Internet and software executives are heavily lobbying for immigration reform legislation that would increase the pool of high-skilled foreign citizens who can work in the U.S., many receiving what are known as H-1B visas. They argue that a U.S. skills shortage is slowing growth in the industry. For example, Facebook CEO Mark Zuckerberg, in a recent a Washington Post editorial, says that each H-1B employee creates “two or three more American jobs in return.” 

But job creation accounting is always fuzzy, and now a new study questions whether in fact the broader IT field is facing the hiring shortages being claimed. The Economic Policy Institute, a non-partisan think tank in Washington, instead posits a different reason for the guestworker visa push: increasing labor competition in order to pay lower salaries in the IT sector.

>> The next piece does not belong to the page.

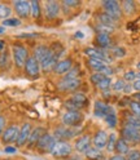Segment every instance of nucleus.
<instances>
[{"label":"nucleus","mask_w":140,"mask_h":160,"mask_svg":"<svg viewBox=\"0 0 140 160\" xmlns=\"http://www.w3.org/2000/svg\"><path fill=\"white\" fill-rule=\"evenodd\" d=\"M84 120V115L81 111H77V110H67L62 116V123L67 127V128H74V127H79Z\"/></svg>","instance_id":"obj_1"},{"label":"nucleus","mask_w":140,"mask_h":160,"mask_svg":"<svg viewBox=\"0 0 140 160\" xmlns=\"http://www.w3.org/2000/svg\"><path fill=\"white\" fill-rule=\"evenodd\" d=\"M12 54H13V61L17 67H24L27 61V49L21 44H14L12 47Z\"/></svg>","instance_id":"obj_2"},{"label":"nucleus","mask_w":140,"mask_h":160,"mask_svg":"<svg viewBox=\"0 0 140 160\" xmlns=\"http://www.w3.org/2000/svg\"><path fill=\"white\" fill-rule=\"evenodd\" d=\"M88 103V99L83 93H74L66 101V107L69 110H77V111H81V108L86 107Z\"/></svg>","instance_id":"obj_3"},{"label":"nucleus","mask_w":140,"mask_h":160,"mask_svg":"<svg viewBox=\"0 0 140 160\" xmlns=\"http://www.w3.org/2000/svg\"><path fill=\"white\" fill-rule=\"evenodd\" d=\"M56 142L57 141H56V138L53 137V134L46 133L40 139H39V142L36 143V148H38V151H40V152L51 154V151L53 150Z\"/></svg>","instance_id":"obj_4"},{"label":"nucleus","mask_w":140,"mask_h":160,"mask_svg":"<svg viewBox=\"0 0 140 160\" xmlns=\"http://www.w3.org/2000/svg\"><path fill=\"white\" fill-rule=\"evenodd\" d=\"M103 8H104L105 13L112 16L113 18H116L117 21L122 17L121 4H119L118 2H116V0H105V2H103Z\"/></svg>","instance_id":"obj_5"},{"label":"nucleus","mask_w":140,"mask_h":160,"mask_svg":"<svg viewBox=\"0 0 140 160\" xmlns=\"http://www.w3.org/2000/svg\"><path fill=\"white\" fill-rule=\"evenodd\" d=\"M73 148L67 142H62V141H57L53 150L51 151V155L53 158H67L69 155H72Z\"/></svg>","instance_id":"obj_6"},{"label":"nucleus","mask_w":140,"mask_h":160,"mask_svg":"<svg viewBox=\"0 0 140 160\" xmlns=\"http://www.w3.org/2000/svg\"><path fill=\"white\" fill-rule=\"evenodd\" d=\"M77 129H73V128H56L55 132H53V137L56 138V141H62V142H66L67 139L73 138L75 134H77Z\"/></svg>","instance_id":"obj_7"},{"label":"nucleus","mask_w":140,"mask_h":160,"mask_svg":"<svg viewBox=\"0 0 140 160\" xmlns=\"http://www.w3.org/2000/svg\"><path fill=\"white\" fill-rule=\"evenodd\" d=\"M18 134H19L18 127L11 125V127H8L5 131L3 132V134H2V141H3L4 145H9V143H12V142H16L17 138H18Z\"/></svg>","instance_id":"obj_8"},{"label":"nucleus","mask_w":140,"mask_h":160,"mask_svg":"<svg viewBox=\"0 0 140 160\" xmlns=\"http://www.w3.org/2000/svg\"><path fill=\"white\" fill-rule=\"evenodd\" d=\"M13 7L18 17L21 18H27L31 14V7H30V3L26 2V0H17V2L13 3Z\"/></svg>","instance_id":"obj_9"},{"label":"nucleus","mask_w":140,"mask_h":160,"mask_svg":"<svg viewBox=\"0 0 140 160\" xmlns=\"http://www.w3.org/2000/svg\"><path fill=\"white\" fill-rule=\"evenodd\" d=\"M24 67H25V72L31 78H36L39 75V72H40V66H39V62L34 58V56L27 58Z\"/></svg>","instance_id":"obj_10"},{"label":"nucleus","mask_w":140,"mask_h":160,"mask_svg":"<svg viewBox=\"0 0 140 160\" xmlns=\"http://www.w3.org/2000/svg\"><path fill=\"white\" fill-rule=\"evenodd\" d=\"M122 138L127 143H140V132L130 127H125L122 129Z\"/></svg>","instance_id":"obj_11"},{"label":"nucleus","mask_w":140,"mask_h":160,"mask_svg":"<svg viewBox=\"0 0 140 160\" xmlns=\"http://www.w3.org/2000/svg\"><path fill=\"white\" fill-rule=\"evenodd\" d=\"M30 134H31V125H30L29 123H25L22 125V128L19 129V134H18V138H17V141H16V145L18 147L25 146L27 143V141H29Z\"/></svg>","instance_id":"obj_12"},{"label":"nucleus","mask_w":140,"mask_h":160,"mask_svg":"<svg viewBox=\"0 0 140 160\" xmlns=\"http://www.w3.org/2000/svg\"><path fill=\"white\" fill-rule=\"evenodd\" d=\"M58 62V58L56 56H53V53L49 51V53L47 54L46 58H43L42 61H40V68L43 70L44 72H48V71H51V70L55 68L56 63Z\"/></svg>","instance_id":"obj_13"},{"label":"nucleus","mask_w":140,"mask_h":160,"mask_svg":"<svg viewBox=\"0 0 140 160\" xmlns=\"http://www.w3.org/2000/svg\"><path fill=\"white\" fill-rule=\"evenodd\" d=\"M84 53L87 56H89V58H95V59H100V61L103 62H109L110 61V58H109L108 53L101 51V49H96V48H86Z\"/></svg>","instance_id":"obj_14"},{"label":"nucleus","mask_w":140,"mask_h":160,"mask_svg":"<svg viewBox=\"0 0 140 160\" xmlns=\"http://www.w3.org/2000/svg\"><path fill=\"white\" fill-rule=\"evenodd\" d=\"M44 12L47 18H56L60 13V4L53 0H49V2L44 3Z\"/></svg>","instance_id":"obj_15"},{"label":"nucleus","mask_w":140,"mask_h":160,"mask_svg":"<svg viewBox=\"0 0 140 160\" xmlns=\"http://www.w3.org/2000/svg\"><path fill=\"white\" fill-rule=\"evenodd\" d=\"M73 66V61L70 58L62 59V61H58L53 68V72L57 75H62V74H67Z\"/></svg>","instance_id":"obj_16"},{"label":"nucleus","mask_w":140,"mask_h":160,"mask_svg":"<svg viewBox=\"0 0 140 160\" xmlns=\"http://www.w3.org/2000/svg\"><path fill=\"white\" fill-rule=\"evenodd\" d=\"M74 147H75V150L78 152H86L87 150L91 147V137L87 136V134L86 136H81L75 141Z\"/></svg>","instance_id":"obj_17"},{"label":"nucleus","mask_w":140,"mask_h":160,"mask_svg":"<svg viewBox=\"0 0 140 160\" xmlns=\"http://www.w3.org/2000/svg\"><path fill=\"white\" fill-rule=\"evenodd\" d=\"M112 110L113 108L110 106H108L106 103H104L101 101H96L95 106H94V115L97 116V118H105Z\"/></svg>","instance_id":"obj_18"},{"label":"nucleus","mask_w":140,"mask_h":160,"mask_svg":"<svg viewBox=\"0 0 140 160\" xmlns=\"http://www.w3.org/2000/svg\"><path fill=\"white\" fill-rule=\"evenodd\" d=\"M46 133H47V132H46V129L42 128V127L33 129V131H31V134H30V137H29V141H27V147H33V146H35V145L39 142V139H40Z\"/></svg>","instance_id":"obj_19"},{"label":"nucleus","mask_w":140,"mask_h":160,"mask_svg":"<svg viewBox=\"0 0 140 160\" xmlns=\"http://www.w3.org/2000/svg\"><path fill=\"white\" fill-rule=\"evenodd\" d=\"M81 85V80L79 79H65L61 80L58 84V88L62 91H75V89Z\"/></svg>","instance_id":"obj_20"},{"label":"nucleus","mask_w":140,"mask_h":160,"mask_svg":"<svg viewBox=\"0 0 140 160\" xmlns=\"http://www.w3.org/2000/svg\"><path fill=\"white\" fill-rule=\"evenodd\" d=\"M94 147L97 150H101L106 147V142H108V134L104 131H99L95 137H94Z\"/></svg>","instance_id":"obj_21"},{"label":"nucleus","mask_w":140,"mask_h":160,"mask_svg":"<svg viewBox=\"0 0 140 160\" xmlns=\"http://www.w3.org/2000/svg\"><path fill=\"white\" fill-rule=\"evenodd\" d=\"M49 49L47 45H38L35 49H34V58L36 59L38 62H40L43 58H46L47 57V54L49 53Z\"/></svg>","instance_id":"obj_22"},{"label":"nucleus","mask_w":140,"mask_h":160,"mask_svg":"<svg viewBox=\"0 0 140 160\" xmlns=\"http://www.w3.org/2000/svg\"><path fill=\"white\" fill-rule=\"evenodd\" d=\"M97 19H99V23H101V25H106V26H112L114 27L116 23H117V19L113 18L112 16H109L108 13L103 12V13H100L97 16Z\"/></svg>","instance_id":"obj_23"},{"label":"nucleus","mask_w":140,"mask_h":160,"mask_svg":"<svg viewBox=\"0 0 140 160\" xmlns=\"http://www.w3.org/2000/svg\"><path fill=\"white\" fill-rule=\"evenodd\" d=\"M96 44L100 48H109L112 44V39L110 35H106V34H97L96 35Z\"/></svg>","instance_id":"obj_24"},{"label":"nucleus","mask_w":140,"mask_h":160,"mask_svg":"<svg viewBox=\"0 0 140 160\" xmlns=\"http://www.w3.org/2000/svg\"><path fill=\"white\" fill-rule=\"evenodd\" d=\"M125 127H130L135 129V131H139L140 132V118L135 116V115H127L126 116V125Z\"/></svg>","instance_id":"obj_25"},{"label":"nucleus","mask_w":140,"mask_h":160,"mask_svg":"<svg viewBox=\"0 0 140 160\" xmlns=\"http://www.w3.org/2000/svg\"><path fill=\"white\" fill-rule=\"evenodd\" d=\"M116 151L118 152V155H127V154H128L130 147H128V143L125 141L123 138L117 139V143H116Z\"/></svg>","instance_id":"obj_26"},{"label":"nucleus","mask_w":140,"mask_h":160,"mask_svg":"<svg viewBox=\"0 0 140 160\" xmlns=\"http://www.w3.org/2000/svg\"><path fill=\"white\" fill-rule=\"evenodd\" d=\"M88 66L91 67L92 70H95L96 72H101V70L106 66L105 62L100 61V59H95V58H89L88 59Z\"/></svg>","instance_id":"obj_27"},{"label":"nucleus","mask_w":140,"mask_h":160,"mask_svg":"<svg viewBox=\"0 0 140 160\" xmlns=\"http://www.w3.org/2000/svg\"><path fill=\"white\" fill-rule=\"evenodd\" d=\"M84 155H86V158L89 159V160H99V159L103 158L101 152H100V150H97V148H95V147H89L87 151L84 152Z\"/></svg>","instance_id":"obj_28"},{"label":"nucleus","mask_w":140,"mask_h":160,"mask_svg":"<svg viewBox=\"0 0 140 160\" xmlns=\"http://www.w3.org/2000/svg\"><path fill=\"white\" fill-rule=\"evenodd\" d=\"M121 8L126 14H132L135 12V9H136L135 2H132V0H125V2L122 3V5H121Z\"/></svg>","instance_id":"obj_29"},{"label":"nucleus","mask_w":140,"mask_h":160,"mask_svg":"<svg viewBox=\"0 0 140 160\" xmlns=\"http://www.w3.org/2000/svg\"><path fill=\"white\" fill-rule=\"evenodd\" d=\"M104 120H105V123H106V125H108L109 128H116V127H117L118 119H117V115H116V112L113 111V110L104 118Z\"/></svg>","instance_id":"obj_30"},{"label":"nucleus","mask_w":140,"mask_h":160,"mask_svg":"<svg viewBox=\"0 0 140 160\" xmlns=\"http://www.w3.org/2000/svg\"><path fill=\"white\" fill-rule=\"evenodd\" d=\"M30 7H31V16L38 19L40 17V4L36 0H33V2H30Z\"/></svg>","instance_id":"obj_31"},{"label":"nucleus","mask_w":140,"mask_h":160,"mask_svg":"<svg viewBox=\"0 0 140 160\" xmlns=\"http://www.w3.org/2000/svg\"><path fill=\"white\" fill-rule=\"evenodd\" d=\"M116 143H117V136L114 133L108 136V142H106V150L109 152H112L116 150Z\"/></svg>","instance_id":"obj_32"},{"label":"nucleus","mask_w":140,"mask_h":160,"mask_svg":"<svg viewBox=\"0 0 140 160\" xmlns=\"http://www.w3.org/2000/svg\"><path fill=\"white\" fill-rule=\"evenodd\" d=\"M8 63H9V53L4 49L3 52H0V68L2 70L7 68Z\"/></svg>","instance_id":"obj_33"},{"label":"nucleus","mask_w":140,"mask_h":160,"mask_svg":"<svg viewBox=\"0 0 140 160\" xmlns=\"http://www.w3.org/2000/svg\"><path fill=\"white\" fill-rule=\"evenodd\" d=\"M96 30H97V34H106V35H109L110 32H113V31H114V27L99 23V25L96 26Z\"/></svg>","instance_id":"obj_34"},{"label":"nucleus","mask_w":140,"mask_h":160,"mask_svg":"<svg viewBox=\"0 0 140 160\" xmlns=\"http://www.w3.org/2000/svg\"><path fill=\"white\" fill-rule=\"evenodd\" d=\"M11 13H12V9L9 8L8 5L0 4V18H2V19H7V18H9Z\"/></svg>","instance_id":"obj_35"},{"label":"nucleus","mask_w":140,"mask_h":160,"mask_svg":"<svg viewBox=\"0 0 140 160\" xmlns=\"http://www.w3.org/2000/svg\"><path fill=\"white\" fill-rule=\"evenodd\" d=\"M110 87H112V79H110V78H108V76H106L104 80H101V83H99V84H97V88H99V89H101V91H104V92L108 91V89L110 88Z\"/></svg>","instance_id":"obj_36"},{"label":"nucleus","mask_w":140,"mask_h":160,"mask_svg":"<svg viewBox=\"0 0 140 160\" xmlns=\"http://www.w3.org/2000/svg\"><path fill=\"white\" fill-rule=\"evenodd\" d=\"M128 106H130V110H131L132 115H135V116L140 118V103H139V102H136V101H130Z\"/></svg>","instance_id":"obj_37"},{"label":"nucleus","mask_w":140,"mask_h":160,"mask_svg":"<svg viewBox=\"0 0 140 160\" xmlns=\"http://www.w3.org/2000/svg\"><path fill=\"white\" fill-rule=\"evenodd\" d=\"M3 25L8 26V27H16V26L21 25V21H19L18 18H7L3 21Z\"/></svg>","instance_id":"obj_38"},{"label":"nucleus","mask_w":140,"mask_h":160,"mask_svg":"<svg viewBox=\"0 0 140 160\" xmlns=\"http://www.w3.org/2000/svg\"><path fill=\"white\" fill-rule=\"evenodd\" d=\"M126 84H127V83H125V80H122V79H118V80H116V82L112 84V88H113V91L119 92V91H123Z\"/></svg>","instance_id":"obj_39"},{"label":"nucleus","mask_w":140,"mask_h":160,"mask_svg":"<svg viewBox=\"0 0 140 160\" xmlns=\"http://www.w3.org/2000/svg\"><path fill=\"white\" fill-rule=\"evenodd\" d=\"M106 76L104 74H101V72H95V74L91 75V83H94L95 85H97L99 83H101V80H104Z\"/></svg>","instance_id":"obj_40"},{"label":"nucleus","mask_w":140,"mask_h":160,"mask_svg":"<svg viewBox=\"0 0 140 160\" xmlns=\"http://www.w3.org/2000/svg\"><path fill=\"white\" fill-rule=\"evenodd\" d=\"M112 54L114 57H118V58H121V57H125L126 56V49L122 48V47H116L112 49Z\"/></svg>","instance_id":"obj_41"},{"label":"nucleus","mask_w":140,"mask_h":160,"mask_svg":"<svg viewBox=\"0 0 140 160\" xmlns=\"http://www.w3.org/2000/svg\"><path fill=\"white\" fill-rule=\"evenodd\" d=\"M127 160H140V150H131V151H128Z\"/></svg>","instance_id":"obj_42"},{"label":"nucleus","mask_w":140,"mask_h":160,"mask_svg":"<svg viewBox=\"0 0 140 160\" xmlns=\"http://www.w3.org/2000/svg\"><path fill=\"white\" fill-rule=\"evenodd\" d=\"M123 80H125V82H132L134 83L136 80V72L135 71H127V72H125Z\"/></svg>","instance_id":"obj_43"},{"label":"nucleus","mask_w":140,"mask_h":160,"mask_svg":"<svg viewBox=\"0 0 140 160\" xmlns=\"http://www.w3.org/2000/svg\"><path fill=\"white\" fill-rule=\"evenodd\" d=\"M78 74H79V68L74 67L65 75V79H78Z\"/></svg>","instance_id":"obj_44"},{"label":"nucleus","mask_w":140,"mask_h":160,"mask_svg":"<svg viewBox=\"0 0 140 160\" xmlns=\"http://www.w3.org/2000/svg\"><path fill=\"white\" fill-rule=\"evenodd\" d=\"M64 4L72 8V7H78V5H81V2H79V0H65Z\"/></svg>","instance_id":"obj_45"},{"label":"nucleus","mask_w":140,"mask_h":160,"mask_svg":"<svg viewBox=\"0 0 140 160\" xmlns=\"http://www.w3.org/2000/svg\"><path fill=\"white\" fill-rule=\"evenodd\" d=\"M4 127H5V119H4L3 116H0V136H2L3 132L5 131Z\"/></svg>","instance_id":"obj_46"},{"label":"nucleus","mask_w":140,"mask_h":160,"mask_svg":"<svg viewBox=\"0 0 140 160\" xmlns=\"http://www.w3.org/2000/svg\"><path fill=\"white\" fill-rule=\"evenodd\" d=\"M17 151V148L16 147H12V146H7L5 148H4V152L5 154H14Z\"/></svg>","instance_id":"obj_47"},{"label":"nucleus","mask_w":140,"mask_h":160,"mask_svg":"<svg viewBox=\"0 0 140 160\" xmlns=\"http://www.w3.org/2000/svg\"><path fill=\"white\" fill-rule=\"evenodd\" d=\"M132 89H134V91L140 92V79H136L135 82L132 83Z\"/></svg>","instance_id":"obj_48"},{"label":"nucleus","mask_w":140,"mask_h":160,"mask_svg":"<svg viewBox=\"0 0 140 160\" xmlns=\"http://www.w3.org/2000/svg\"><path fill=\"white\" fill-rule=\"evenodd\" d=\"M109 160H127V159L123 155H114V156H112Z\"/></svg>","instance_id":"obj_49"},{"label":"nucleus","mask_w":140,"mask_h":160,"mask_svg":"<svg viewBox=\"0 0 140 160\" xmlns=\"http://www.w3.org/2000/svg\"><path fill=\"white\" fill-rule=\"evenodd\" d=\"M131 89H132V84L131 85H130L128 83L125 85V89H123V92H126V93H130V92H131Z\"/></svg>","instance_id":"obj_50"},{"label":"nucleus","mask_w":140,"mask_h":160,"mask_svg":"<svg viewBox=\"0 0 140 160\" xmlns=\"http://www.w3.org/2000/svg\"><path fill=\"white\" fill-rule=\"evenodd\" d=\"M5 49V43H4V40H0V52H3Z\"/></svg>","instance_id":"obj_51"},{"label":"nucleus","mask_w":140,"mask_h":160,"mask_svg":"<svg viewBox=\"0 0 140 160\" xmlns=\"http://www.w3.org/2000/svg\"><path fill=\"white\" fill-rule=\"evenodd\" d=\"M134 101H136V102H139V103H140V93L134 94Z\"/></svg>","instance_id":"obj_52"},{"label":"nucleus","mask_w":140,"mask_h":160,"mask_svg":"<svg viewBox=\"0 0 140 160\" xmlns=\"http://www.w3.org/2000/svg\"><path fill=\"white\" fill-rule=\"evenodd\" d=\"M4 31H5V28H4L3 26H0V35H2V34H4Z\"/></svg>","instance_id":"obj_53"},{"label":"nucleus","mask_w":140,"mask_h":160,"mask_svg":"<svg viewBox=\"0 0 140 160\" xmlns=\"http://www.w3.org/2000/svg\"><path fill=\"white\" fill-rule=\"evenodd\" d=\"M136 78H137V79H140V71H139V72H136Z\"/></svg>","instance_id":"obj_54"},{"label":"nucleus","mask_w":140,"mask_h":160,"mask_svg":"<svg viewBox=\"0 0 140 160\" xmlns=\"http://www.w3.org/2000/svg\"><path fill=\"white\" fill-rule=\"evenodd\" d=\"M137 68H139V71H140V62L137 63Z\"/></svg>","instance_id":"obj_55"}]
</instances>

Their study is worth a closer read. In general, it finds that guestworkers are filling as many as half of all new IT jobs every year, and that IT worker wages are the same as 14 years ago. Programmers, specifically, are paid the same inflation-adjusted wages on average as they were in 2001—a red flag that a shortage of candidates is not the main problem. For example, during the tech boom of the 1990s and bust in the 2000s, salaries and U.S. unemployment in IT exhibited the expected classic supply and demand relationship. Salaries rose when unemployment in the field was low. But since 2004, with an influx of temporary foreign workers, salaries have stopped changing in relation to U.S. unemployment levels in the field. 

Of course, the IT industry is much larger than Internet and software companies alone. The findings also go against my own intuition, since I know that companies in Silicon Valley pay their top software engineers and programmers extremely well (at least from this journalist’s perch).

But that may be just the point. Other research has shown that only limited categories of jobs can be outsourced without hampering a firm’s ability to innovate. So, according to the study’s findings, the more high-skilled employment visas supplied, the more the IT industry can uniquely tap a global labor market. That allows companies to cost-effectively hire the top talent possible, rather than resorting to wooing employees from companies down the road with crazy perks and salaries, and perhaps the freedom to pay “average” workers less. 

The Wall Street Journal spoke with the study’s author, who said employers should be less picky in hiring from the U.S. workforce and invest more in job training as needed. As it is today, U.S. colleges graduate 50 percent more students in computer science and engineering than are hired into those fields each year. Unfortuantely, the study notes, supplying more visas will discourage U.S. students from pursuing these fields.